Choice B - Restore Files By Page
Best if you only want to restore attachments for certain pages:
- Unzip the backup directory and open entities.xml.
- Search entities.xml for the page title and find the page object with that title. Locate its page id.
- Go to the attachments directory and open that directory with that page id. Each of the files in the directory is an attachment that must be renamed.
- Search entities.xml for attachment objects with that page id. Every attachment object for the page will have an attachment id and filename.
- Rename the file with that attachment id to the original filename and test it.
- Repeat for each page.
- To import each file back into Confluence, upload to the original page by attaching the file from within Confluence.
Choice C - Restore All Files
Best if you have a small backup but want to restore many or all the attachments inside:
Following process is applicable to space export only. Site xml backups do not require page id to be updated manually due to the nature of persistent page_id's.

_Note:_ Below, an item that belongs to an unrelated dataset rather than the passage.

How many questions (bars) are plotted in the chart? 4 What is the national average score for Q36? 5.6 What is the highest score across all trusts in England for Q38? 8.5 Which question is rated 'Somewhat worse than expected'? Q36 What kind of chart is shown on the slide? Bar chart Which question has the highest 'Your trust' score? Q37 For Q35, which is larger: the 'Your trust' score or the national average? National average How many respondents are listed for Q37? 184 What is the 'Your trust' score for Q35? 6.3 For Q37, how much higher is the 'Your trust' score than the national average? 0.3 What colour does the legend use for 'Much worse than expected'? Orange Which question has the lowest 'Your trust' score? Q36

- Unzip the backup directory and open entities.xml.
- Go to the attachments directory and open any directory. The directory name is a page id. Each of the files in the directory is an attachment that must be renamed.
- Search entities.xml for attachment objects with that page id. When one is found, locate the attachment id and filename.
- Rename the file with that attachment id to the original filename and test it.
- Find the next attachment id and rename it. Repeat for each file in the directory.
- Once all files in the current directory are renamed to their original filenames, search entities.xml for the page id, eg directory name. Find the page object with that page id and locate its page title.
- Rename the directory to the page title and move on to the next directory. Repeat for each un-renamed directory in the attachments directory.
- To import each file back into Confluence, upload to the original page by attaching the file from within Confluence.